▸ **Data for this exercise**

--- START ---

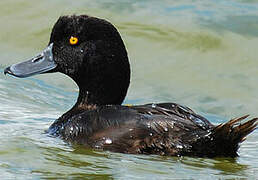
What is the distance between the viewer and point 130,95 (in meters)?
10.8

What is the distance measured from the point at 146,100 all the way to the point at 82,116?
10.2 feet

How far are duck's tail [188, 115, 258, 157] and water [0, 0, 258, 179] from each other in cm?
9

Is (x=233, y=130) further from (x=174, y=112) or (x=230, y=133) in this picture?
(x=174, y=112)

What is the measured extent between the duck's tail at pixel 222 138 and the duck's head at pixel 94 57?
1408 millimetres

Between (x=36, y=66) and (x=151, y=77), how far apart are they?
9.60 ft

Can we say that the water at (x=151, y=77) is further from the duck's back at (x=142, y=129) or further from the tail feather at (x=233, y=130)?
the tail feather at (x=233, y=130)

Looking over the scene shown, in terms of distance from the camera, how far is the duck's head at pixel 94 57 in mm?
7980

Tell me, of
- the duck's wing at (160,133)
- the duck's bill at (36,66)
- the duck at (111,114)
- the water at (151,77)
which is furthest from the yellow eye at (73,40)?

--- END ---
--- START ---

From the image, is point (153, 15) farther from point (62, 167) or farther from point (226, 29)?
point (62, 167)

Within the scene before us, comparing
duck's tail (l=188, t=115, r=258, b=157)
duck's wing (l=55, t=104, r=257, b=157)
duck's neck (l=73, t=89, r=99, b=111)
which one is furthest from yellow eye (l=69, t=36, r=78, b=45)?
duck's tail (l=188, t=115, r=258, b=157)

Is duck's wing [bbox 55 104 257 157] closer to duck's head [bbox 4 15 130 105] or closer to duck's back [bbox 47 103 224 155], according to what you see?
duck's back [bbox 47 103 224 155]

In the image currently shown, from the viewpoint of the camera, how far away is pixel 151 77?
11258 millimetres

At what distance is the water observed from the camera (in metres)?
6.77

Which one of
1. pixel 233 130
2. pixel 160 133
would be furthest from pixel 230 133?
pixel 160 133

--- END ---
--- START ---

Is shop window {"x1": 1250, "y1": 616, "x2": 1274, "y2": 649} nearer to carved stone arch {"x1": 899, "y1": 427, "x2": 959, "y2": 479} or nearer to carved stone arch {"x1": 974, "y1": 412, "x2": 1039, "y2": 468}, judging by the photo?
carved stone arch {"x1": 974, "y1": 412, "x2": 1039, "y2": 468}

--- END ---

▸ **Directions**
Copy out the listing lines word for word, beginning at the line that contains "What is the distance measured" and stopping after the line that contains "which is furthest".

▸ **Answer to this problem**
What is the distance measured from the point at 146,100 all the way to the point at 82,116?
10.2 feet

How far are duck's tail [188, 115, 258, 157] and water [0, 0, 258, 179] from each other in cm?
9

Is (x=233, y=130) further from (x=174, y=112) or (x=230, y=133) in this picture?
(x=174, y=112)

What is the measured extent between the duck's tail at pixel 222 138 and the duck's head at pixel 94 57?
1408 millimetres

Between (x=36, y=66) and (x=151, y=77), how far apart are they?
9.60 ft

Can we say that the water at (x=151, y=77) is further from the duck's back at (x=142, y=129) or further from the tail feather at (x=233, y=130)?
the tail feather at (x=233, y=130)

Looking over the scene shown, in terms of distance from the camera, how far is the duck's head at pixel 94 57 in mm?
7980

Tell me, of
- the duck's wing at (160,133)
- the duck's bill at (36,66)
- the duck at (111,114)
- the water at (151,77)
which is furthest from the yellow eye at (73,40)?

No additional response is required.